Apple makes extensive modifications, has their own ABI (see below), etc.

In a possibly related note, however, Apple has bizarre and unnecessarily strict alignment policies for Mac OS on x86:

It's not "bizarre and unnecessarily strict" if you want to be able to rely on SSE2+. Apple had the advantage of being able to define their ABI without regard to most legacy concerns, and so they did.

The reason that it's strictly enforced everywhere is that since Apple's compilers use SSE2+ they must be able to assume that, at function entry, the stack is properly (16 byte) aligned.

I understand your pain -- I've had to update a JIT implementation to deal with this, along with quite a bit of assembly that assumed 4 byte alignment, but Apple's reasoning makes sense.

See also: http://stackoverflow.com/questions/612443/why-does-the-mac-a...

1 comments

The stack is not actually aligned on function entry, because the return address is on top, so more alignment will be needed to avoid SSE2 locals being misaligned. It's not so hard for the callee side of the ABI to make sure the stack is aligned if it's going to use SSE2 and friends; it's rather more onerous to require every call site to make the alignments for the benefit of the callee.
The stack is not actually aligned on function entry, because the return address is on top, so more alignment will be needed to avoid SSE2 locals being misaligned.

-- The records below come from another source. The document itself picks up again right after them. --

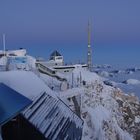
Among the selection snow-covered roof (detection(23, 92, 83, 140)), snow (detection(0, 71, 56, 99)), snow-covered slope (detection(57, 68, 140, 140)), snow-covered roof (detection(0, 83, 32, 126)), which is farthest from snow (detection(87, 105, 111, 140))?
snow-covered roof (detection(0, 83, 32, 126))

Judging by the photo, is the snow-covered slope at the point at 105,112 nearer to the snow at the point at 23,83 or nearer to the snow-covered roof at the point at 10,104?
the snow at the point at 23,83

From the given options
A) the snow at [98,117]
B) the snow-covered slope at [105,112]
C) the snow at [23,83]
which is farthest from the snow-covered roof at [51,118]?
the snow at [98,117]

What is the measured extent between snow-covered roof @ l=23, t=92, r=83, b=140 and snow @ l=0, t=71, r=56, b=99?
0.23 m

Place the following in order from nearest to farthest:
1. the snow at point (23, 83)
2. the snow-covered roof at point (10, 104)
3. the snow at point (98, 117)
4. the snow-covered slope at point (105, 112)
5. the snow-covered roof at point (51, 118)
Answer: the snow-covered roof at point (10, 104) → the snow-covered roof at point (51, 118) → the snow at point (23, 83) → the snow at point (98, 117) → the snow-covered slope at point (105, 112)

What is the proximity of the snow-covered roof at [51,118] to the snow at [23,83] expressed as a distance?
225 mm

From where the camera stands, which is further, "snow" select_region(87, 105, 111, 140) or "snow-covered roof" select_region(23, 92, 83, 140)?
"snow" select_region(87, 105, 111, 140)

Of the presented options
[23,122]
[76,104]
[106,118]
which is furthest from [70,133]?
[106,118]

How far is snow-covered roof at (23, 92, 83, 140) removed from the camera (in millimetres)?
9820

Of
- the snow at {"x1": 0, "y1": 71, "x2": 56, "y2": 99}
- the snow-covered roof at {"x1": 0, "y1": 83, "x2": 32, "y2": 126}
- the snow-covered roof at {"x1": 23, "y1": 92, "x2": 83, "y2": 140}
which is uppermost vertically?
the snow at {"x1": 0, "y1": 71, "x2": 56, "y2": 99}

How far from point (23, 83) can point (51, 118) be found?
1.44 meters

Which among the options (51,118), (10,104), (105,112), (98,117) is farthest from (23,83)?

The stack has --known alignment-- on entry, which removes the need to compute alignment at runtime. Any other approach requires more instructions overall.

It's not so hard for the callee side of the ABI to make sure the stack is aligned if it's going to use SSE2 and friends; it's rather more onerous to require every call site to make the alignments for the benefit of the callee.

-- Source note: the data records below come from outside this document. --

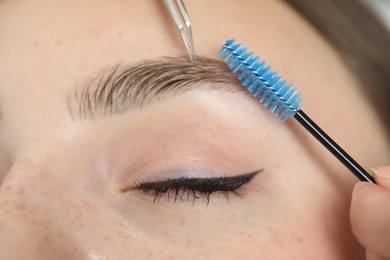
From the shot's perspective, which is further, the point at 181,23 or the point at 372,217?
the point at 181,23

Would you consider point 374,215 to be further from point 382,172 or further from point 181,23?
point 181,23

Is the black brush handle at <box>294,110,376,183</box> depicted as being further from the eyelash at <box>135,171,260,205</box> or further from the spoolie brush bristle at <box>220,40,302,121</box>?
the eyelash at <box>135,171,260,205</box>

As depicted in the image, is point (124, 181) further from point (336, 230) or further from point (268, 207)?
point (336, 230)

I disagree that it's onerous. It seems silly to increase the runtime costs in exchange for a minutely simplified compiler port. It's not as if non-4-byte aligned ABIs are unusual.

But instead of aligning the stack in one location, the callee, now it needs to be aligned everywhere. It's pretty probable that's more instructions everywhere.

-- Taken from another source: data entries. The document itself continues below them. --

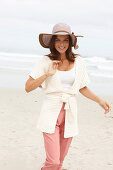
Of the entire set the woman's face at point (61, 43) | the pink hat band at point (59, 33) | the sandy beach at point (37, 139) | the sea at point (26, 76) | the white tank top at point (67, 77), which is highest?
the pink hat band at point (59, 33)

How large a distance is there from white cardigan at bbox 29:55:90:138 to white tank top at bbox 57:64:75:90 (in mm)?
35

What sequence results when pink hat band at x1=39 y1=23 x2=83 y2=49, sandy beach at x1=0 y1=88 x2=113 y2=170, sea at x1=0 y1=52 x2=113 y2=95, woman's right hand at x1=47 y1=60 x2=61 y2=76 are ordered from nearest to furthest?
woman's right hand at x1=47 y1=60 x2=61 y2=76
pink hat band at x1=39 y1=23 x2=83 y2=49
sandy beach at x1=0 y1=88 x2=113 y2=170
sea at x1=0 y1=52 x2=113 y2=95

And it's not a "minutely simplified compiler port". That statement is startlingly naive. Do you have any idea how much hand-coded inline assembly, both in the runtime library and in customer code, needs to be carefully reviewed and modified to port from a platform without this requirement to one with it? Particularly since almost every other platform targeting the same architecture doesn't have the requirement?

But instead of aligning the stack in one location, the callee, now it needs to be aligned everywhere. It's pretty probable that's more instructions everywhere.

SSE2 is used everywhere. That's unlikely.

And it's not a "minutely simplified compiler port". That statement is startlingly naive. Do you have any idea how much hand-coded inline assembly, both in the runtime library and in customer code, needs to be carefully reviewed and modified to port from a platform without this requirement to one with it? Particularly since almost every other platform targeting the same architecture doesn't have the requirement?

Do you have any idea what the advantages are of being able to use SSE2+ everywhere? I find your position to be startling naive, especially given the fact that the vast majority of the existing Mac OS X developer base did not have any hand-coded inline assembly targeted at x86-32.

Other than game developers, how many legacy x86-32 developers is Apple genuinely interested in courting? Even for game developers (or JIT authors, or otherwise) with an overabundance of x86 4-byte-alignment-assuming assembly, fixing stack alignment is an annoying issue, not an impossible one.

Ah yes, Apple doesn't want any more developers for its platform. I forgot about that.
No, Apple made a perfectly sane business and technical decision to optimize for their users and existing developer base rather than a small subset of the non-Apple developer base who would have issue with 16-byte stack alignment.

The reasoning makes sense and I'd have done the same. I fixed our code and moved on.